**Passage choisi**

Abouré (peuple)
| Côte d'Ivoire | 78 000 |
|---|
| Langues | abouré |
|---|---|
| Religions | Tradition africaine |
| Ethnies liées | Akans |
Les Abouré sont un peuple du sud-est de la Côte d’Ivoire, appartenant au groupe des Akan lagunaires.
Les Abouré vivent essentiellement entre le fleuve Comoé et la lagune Aby[1], à Grand-Bassam, à Moossou, à Yaou et à Bonoua.
Ethnonymie
Selon les sources et le contexte, on rencontre d'autres formes : Abonwa, Abourés, Abule, Abure, Agoua, Akaplass, Akaples, Akapless, Asoko, Compa, Essouma, Esuma[2].
Histoire
Les Abouré vivaient à l'emplacement actuel des Agni-Sanwi sous l'appellation de Kompa[1]. À l'arrivée des Agni , ils ont migré vers l'Ouest ont créé un royaume dont la capitale est Bonoua.
Les Abouré ont connu aussi des périodes de conflits, notamment avec leurs voisins, les Agni à l'époque d'Aka Esouin, roi du Krinjabo aux environs de 1770[1].

**Bloc de données**
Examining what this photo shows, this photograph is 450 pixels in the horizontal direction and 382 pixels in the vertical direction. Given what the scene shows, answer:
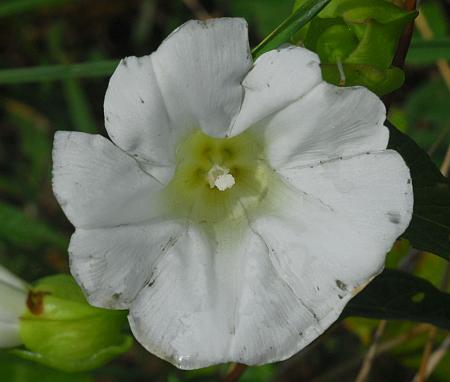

**Consigne**
Recopiez mot pour mot, s'il vous plaît, le passage de l'extrait sur les Abouré qui va de « Abouré (peuple) » jusqu'à « des Akan lagunaires. ».

**Réponse attendue**
Abouré (peuple)
| Côte d'Ivoire | 78 000 |
|---|
| Langues | abouré |
|---|---|
| Religions | Tradition africaine |
| Ethnies liées | Akans |
Les Abouré sont un peuple du sud-est de la Côte d’Ivoire, appartenant au groupe des Akan lagunaires.